While Kartal took advantage of the error, which led to a length delay in proceedings, Pavlyuchenkova roared back to lead 6-5 in the race to clinch the opening set. Kartal stood firm, though, and held serve to force a tie-break.
Two-time Grand Slam winner Tracey Austin outlined the challenge Pavlyuchenkova would face after that huge error in terms of not letting it affect her.
"That is rough for Pavlyuchenkova," she said on commentary for BBC Sport. "Now you have the job of trying to compose yourself when you know that you should have been a game up.
"This is a mountain to overcome mentally."
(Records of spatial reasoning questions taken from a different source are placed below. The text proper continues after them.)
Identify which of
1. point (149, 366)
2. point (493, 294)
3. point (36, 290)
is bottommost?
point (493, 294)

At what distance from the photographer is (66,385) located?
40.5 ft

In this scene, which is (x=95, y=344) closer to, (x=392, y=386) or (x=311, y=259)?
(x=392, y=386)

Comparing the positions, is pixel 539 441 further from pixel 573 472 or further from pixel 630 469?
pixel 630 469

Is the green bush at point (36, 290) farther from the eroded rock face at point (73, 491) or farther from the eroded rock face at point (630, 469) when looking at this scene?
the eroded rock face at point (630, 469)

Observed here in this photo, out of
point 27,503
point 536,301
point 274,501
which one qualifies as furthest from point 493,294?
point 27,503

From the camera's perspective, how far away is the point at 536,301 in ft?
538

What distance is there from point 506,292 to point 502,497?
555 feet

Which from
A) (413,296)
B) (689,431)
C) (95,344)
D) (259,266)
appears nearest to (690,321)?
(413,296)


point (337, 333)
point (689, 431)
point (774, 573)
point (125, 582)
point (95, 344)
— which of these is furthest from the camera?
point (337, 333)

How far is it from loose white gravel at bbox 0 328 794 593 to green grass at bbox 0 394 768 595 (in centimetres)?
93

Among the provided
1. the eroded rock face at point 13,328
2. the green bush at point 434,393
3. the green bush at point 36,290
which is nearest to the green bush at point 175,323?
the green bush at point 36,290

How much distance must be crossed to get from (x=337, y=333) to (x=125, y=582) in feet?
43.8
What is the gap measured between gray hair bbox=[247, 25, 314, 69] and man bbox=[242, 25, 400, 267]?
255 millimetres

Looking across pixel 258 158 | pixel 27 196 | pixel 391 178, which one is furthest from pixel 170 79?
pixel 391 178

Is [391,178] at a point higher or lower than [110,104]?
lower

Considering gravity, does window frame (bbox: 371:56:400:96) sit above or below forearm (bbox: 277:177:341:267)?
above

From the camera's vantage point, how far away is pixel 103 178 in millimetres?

Overcome it she did, though, as Pavlyuchenkova went on to win the first set tie-break 7-3 to take control of her match against the British No 3.

Wimbledon's decision to implement automated line calls has split opinion this year and the mishap on Centre Court follows comments made by Emma Raducanu, who claimed the technology got calls wrong during her third round defeat to Aryna Sabalenka.
"Yeah, I mean, that call [against Sabalenka] was, like, for sure out," the Brit said in her post-match press conference. "It's kind of disappointing, the tournament here, that the calls can be so wrong.
"For the most part they've been okay. It's just, like, I've had a few in my other matches, too, that have been very wrong. So yeah, I don't know. Hopefully they can kind of fix that."